Мне очень хочется сохранить хотя бы остатки своей гордости. Я нарочно иду не по прямой, а зигзагом обхожу клумбу, еле-еле передвигая ноги. Моя траектория неочевидна – может, я не к джипу иду, а на перекресток? Ну и что, что мне в другую сторону? Гуляю…
Машина не отъезжает. Ее хозяин не забирает сына из школы, не проколол шину, не заснул, не ведет скрытого наблюдения за секретным военным объектом, замаскированным под общеобразовательную среднюю школу…
Он ждет меня и хочет поговорить.
А хочу ли я этого? Теперь я не стану просто потакать желаниям мужчины, теперь я сама буду решать, как мне поступить. Вот сейчас именно тот момент, когда необходимо что-то предпринять.
У меня еще есть время сбежать. Я могу, покопавшись в сумочке, изобразить удивление (куда же запропастились ключи от квартиры, где деньги лежат?) и вернуться в школу, в простой и понятный мир учительской, выпить бокал шампанского "за нас!" И когда вечером, в сумерках, я выйду из школы, никакого джипа перед школой не будет. Или?

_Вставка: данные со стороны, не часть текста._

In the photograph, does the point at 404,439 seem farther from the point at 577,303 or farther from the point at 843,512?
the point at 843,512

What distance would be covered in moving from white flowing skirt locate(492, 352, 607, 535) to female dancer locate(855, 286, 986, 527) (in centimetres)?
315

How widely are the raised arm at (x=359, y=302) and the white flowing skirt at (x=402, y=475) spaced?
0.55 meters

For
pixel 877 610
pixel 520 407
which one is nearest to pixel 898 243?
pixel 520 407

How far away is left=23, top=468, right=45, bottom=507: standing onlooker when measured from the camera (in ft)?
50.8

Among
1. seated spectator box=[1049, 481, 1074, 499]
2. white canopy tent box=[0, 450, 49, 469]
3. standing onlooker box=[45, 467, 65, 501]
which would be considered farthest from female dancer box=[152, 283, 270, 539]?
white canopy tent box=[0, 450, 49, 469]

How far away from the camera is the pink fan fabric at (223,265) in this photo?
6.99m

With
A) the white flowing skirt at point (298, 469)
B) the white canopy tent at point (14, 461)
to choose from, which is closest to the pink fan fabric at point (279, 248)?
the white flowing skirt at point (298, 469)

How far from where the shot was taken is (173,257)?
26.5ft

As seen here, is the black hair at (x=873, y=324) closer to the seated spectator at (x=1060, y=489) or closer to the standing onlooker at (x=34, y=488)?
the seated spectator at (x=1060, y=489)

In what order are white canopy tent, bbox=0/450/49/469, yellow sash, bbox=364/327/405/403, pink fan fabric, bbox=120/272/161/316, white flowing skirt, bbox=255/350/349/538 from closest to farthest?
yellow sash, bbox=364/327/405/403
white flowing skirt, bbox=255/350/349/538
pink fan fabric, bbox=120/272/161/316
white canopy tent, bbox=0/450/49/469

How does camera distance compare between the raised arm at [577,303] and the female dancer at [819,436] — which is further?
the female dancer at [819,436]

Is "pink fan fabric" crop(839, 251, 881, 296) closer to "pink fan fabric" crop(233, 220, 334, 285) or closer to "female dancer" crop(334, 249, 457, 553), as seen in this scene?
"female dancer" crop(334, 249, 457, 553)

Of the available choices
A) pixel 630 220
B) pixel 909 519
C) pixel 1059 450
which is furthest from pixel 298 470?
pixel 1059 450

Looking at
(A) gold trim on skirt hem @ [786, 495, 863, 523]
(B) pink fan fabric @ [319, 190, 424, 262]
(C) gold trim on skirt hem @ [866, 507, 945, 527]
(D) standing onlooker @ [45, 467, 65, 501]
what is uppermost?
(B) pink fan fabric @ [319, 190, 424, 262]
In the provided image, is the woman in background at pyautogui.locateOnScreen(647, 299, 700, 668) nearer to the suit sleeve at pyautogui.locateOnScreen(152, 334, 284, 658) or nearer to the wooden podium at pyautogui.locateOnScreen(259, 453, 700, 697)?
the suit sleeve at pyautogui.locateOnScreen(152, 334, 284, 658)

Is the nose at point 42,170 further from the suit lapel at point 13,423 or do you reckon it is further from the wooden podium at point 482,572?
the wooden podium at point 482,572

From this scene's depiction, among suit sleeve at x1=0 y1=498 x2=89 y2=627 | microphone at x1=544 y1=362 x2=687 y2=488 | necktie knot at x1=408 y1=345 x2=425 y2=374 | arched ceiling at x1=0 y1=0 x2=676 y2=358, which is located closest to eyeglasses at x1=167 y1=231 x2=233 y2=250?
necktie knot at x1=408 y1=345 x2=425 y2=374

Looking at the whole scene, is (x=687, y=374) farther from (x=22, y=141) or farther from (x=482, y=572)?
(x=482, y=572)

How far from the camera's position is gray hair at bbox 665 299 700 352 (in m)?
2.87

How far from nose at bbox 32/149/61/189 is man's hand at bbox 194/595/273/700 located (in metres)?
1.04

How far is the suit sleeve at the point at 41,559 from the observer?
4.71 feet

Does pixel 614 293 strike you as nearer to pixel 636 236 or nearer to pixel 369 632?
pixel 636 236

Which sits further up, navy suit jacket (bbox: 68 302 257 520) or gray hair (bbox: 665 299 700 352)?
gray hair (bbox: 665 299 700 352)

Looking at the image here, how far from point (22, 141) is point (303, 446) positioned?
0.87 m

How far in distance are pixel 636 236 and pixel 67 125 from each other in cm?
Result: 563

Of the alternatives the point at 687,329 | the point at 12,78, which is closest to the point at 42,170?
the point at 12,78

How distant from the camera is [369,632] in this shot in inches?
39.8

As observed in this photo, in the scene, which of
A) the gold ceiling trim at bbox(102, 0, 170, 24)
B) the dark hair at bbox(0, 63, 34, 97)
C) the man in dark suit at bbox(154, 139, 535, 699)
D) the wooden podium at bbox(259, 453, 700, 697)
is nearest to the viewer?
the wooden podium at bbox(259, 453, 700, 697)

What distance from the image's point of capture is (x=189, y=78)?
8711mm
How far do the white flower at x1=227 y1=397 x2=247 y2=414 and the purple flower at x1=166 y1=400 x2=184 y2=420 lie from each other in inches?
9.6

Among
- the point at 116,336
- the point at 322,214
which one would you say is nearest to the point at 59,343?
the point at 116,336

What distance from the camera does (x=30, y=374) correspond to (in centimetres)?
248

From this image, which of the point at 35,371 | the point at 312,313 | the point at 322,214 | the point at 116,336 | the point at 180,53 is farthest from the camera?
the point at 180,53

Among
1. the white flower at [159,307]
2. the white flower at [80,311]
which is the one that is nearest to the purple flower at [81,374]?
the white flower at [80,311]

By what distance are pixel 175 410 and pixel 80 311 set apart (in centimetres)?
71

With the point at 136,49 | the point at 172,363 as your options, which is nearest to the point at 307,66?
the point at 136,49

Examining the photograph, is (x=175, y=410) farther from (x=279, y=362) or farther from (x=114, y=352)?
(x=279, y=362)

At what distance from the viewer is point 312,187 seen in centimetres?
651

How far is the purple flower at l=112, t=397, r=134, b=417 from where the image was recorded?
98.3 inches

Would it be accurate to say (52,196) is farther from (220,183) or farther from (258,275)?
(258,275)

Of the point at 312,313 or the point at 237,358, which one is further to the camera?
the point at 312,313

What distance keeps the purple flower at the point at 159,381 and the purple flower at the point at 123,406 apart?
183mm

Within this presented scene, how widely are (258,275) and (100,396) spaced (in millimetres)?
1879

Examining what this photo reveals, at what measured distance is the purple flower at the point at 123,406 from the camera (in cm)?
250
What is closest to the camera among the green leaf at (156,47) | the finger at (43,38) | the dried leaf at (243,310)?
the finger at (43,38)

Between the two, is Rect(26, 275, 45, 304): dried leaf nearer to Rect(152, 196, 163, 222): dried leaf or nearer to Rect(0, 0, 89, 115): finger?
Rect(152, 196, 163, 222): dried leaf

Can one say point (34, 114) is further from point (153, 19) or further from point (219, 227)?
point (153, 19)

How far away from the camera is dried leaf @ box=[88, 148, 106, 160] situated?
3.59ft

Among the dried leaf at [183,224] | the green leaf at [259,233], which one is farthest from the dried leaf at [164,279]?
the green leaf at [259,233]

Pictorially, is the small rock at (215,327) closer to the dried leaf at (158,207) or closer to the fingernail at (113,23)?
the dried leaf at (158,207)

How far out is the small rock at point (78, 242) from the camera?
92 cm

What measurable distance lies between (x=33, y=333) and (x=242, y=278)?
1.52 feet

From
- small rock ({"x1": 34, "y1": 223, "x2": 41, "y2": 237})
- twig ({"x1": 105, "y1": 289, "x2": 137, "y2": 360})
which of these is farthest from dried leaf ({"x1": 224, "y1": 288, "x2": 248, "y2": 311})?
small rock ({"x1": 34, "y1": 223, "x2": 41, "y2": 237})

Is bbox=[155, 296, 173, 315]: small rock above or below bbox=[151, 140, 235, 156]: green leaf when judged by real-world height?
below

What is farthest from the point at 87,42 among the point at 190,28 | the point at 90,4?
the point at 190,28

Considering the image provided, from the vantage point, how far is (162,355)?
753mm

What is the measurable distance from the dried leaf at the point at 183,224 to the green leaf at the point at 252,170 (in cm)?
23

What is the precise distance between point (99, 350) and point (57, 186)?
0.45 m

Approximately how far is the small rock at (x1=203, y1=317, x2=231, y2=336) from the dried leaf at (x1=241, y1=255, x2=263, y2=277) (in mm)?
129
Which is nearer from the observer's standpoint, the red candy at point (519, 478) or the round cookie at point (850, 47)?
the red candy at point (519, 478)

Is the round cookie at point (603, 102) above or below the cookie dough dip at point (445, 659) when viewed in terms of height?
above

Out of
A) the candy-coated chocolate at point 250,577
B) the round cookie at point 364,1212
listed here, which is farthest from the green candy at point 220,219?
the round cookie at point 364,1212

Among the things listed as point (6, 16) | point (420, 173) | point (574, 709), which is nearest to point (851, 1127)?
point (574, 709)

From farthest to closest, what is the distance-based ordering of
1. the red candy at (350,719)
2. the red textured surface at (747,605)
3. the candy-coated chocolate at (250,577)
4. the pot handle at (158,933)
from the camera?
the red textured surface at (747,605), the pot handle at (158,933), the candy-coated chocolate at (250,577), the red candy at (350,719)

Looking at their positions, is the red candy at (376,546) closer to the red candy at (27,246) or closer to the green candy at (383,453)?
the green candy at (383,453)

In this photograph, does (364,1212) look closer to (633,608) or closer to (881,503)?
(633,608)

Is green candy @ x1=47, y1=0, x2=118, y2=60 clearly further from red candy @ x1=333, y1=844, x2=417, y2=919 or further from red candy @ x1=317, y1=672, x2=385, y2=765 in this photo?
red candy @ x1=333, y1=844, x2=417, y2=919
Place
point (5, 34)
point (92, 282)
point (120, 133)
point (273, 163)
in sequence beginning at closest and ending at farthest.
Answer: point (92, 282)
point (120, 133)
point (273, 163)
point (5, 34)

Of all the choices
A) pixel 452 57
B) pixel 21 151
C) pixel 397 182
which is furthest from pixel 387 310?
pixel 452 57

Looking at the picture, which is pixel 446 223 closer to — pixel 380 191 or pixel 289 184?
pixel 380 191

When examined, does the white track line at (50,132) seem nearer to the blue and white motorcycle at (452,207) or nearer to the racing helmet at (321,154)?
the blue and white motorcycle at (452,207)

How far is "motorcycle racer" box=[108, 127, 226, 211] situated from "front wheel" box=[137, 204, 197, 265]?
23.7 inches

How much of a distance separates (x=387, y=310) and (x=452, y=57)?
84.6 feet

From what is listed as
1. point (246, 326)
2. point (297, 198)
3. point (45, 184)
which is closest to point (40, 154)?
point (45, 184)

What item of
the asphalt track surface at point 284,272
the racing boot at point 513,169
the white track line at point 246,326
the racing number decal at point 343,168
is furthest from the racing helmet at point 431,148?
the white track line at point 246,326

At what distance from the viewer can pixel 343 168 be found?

Дверь открывается, и он вываливается мне навстречу.
– Таня! Таня, я жду тебя уже три часа, я боялся, что ты никогда не выйдешь… У меня уже пять раз документы проверяли… Меня не было в городе, я только сегодня утром прилетел из Швеции… Ты поговоришь со мной?
Я вдруг чувствую, что не могу сдвинуться с места. Вот только что я шла, медленно, запинаясь, но шла же. А сейчас… Надо, наверное, что-то сказать, а я стою как идиотка.
– Здравствуй!
Отлично, неплохое начало. Главное – не забывать о вежливости!
– Борис, я сейчас не могу. У меня дела. Господи, что я несу! Какие дела!
Я не хочу себя выдавать. Я не могу, просто не могу вот так быть рядом с Борисом, чувствовать его тепло, запах… Я же тогда перестану существовать – рассыплюсь на атомы, исчезну… Он, кажется, еще больше похудел, лицо осунулось, бледный совсем, и синяки под глазами… А глаза кажутся просто огромными, и в них – не удивление, а что-то другое. Мольба. Да, его глаза умоляют меня остаться.
– Таня, подожди! Я тебе сейчас скажу – а ты просто слушай, ладно, дослушаешь и потом можешь уходить, но я должен тебе это сказать.
Борис никогда не говорил со мной таким властным тоном, что я теряюсь. Наверно, так он разговаривает в офисе с подчиненными.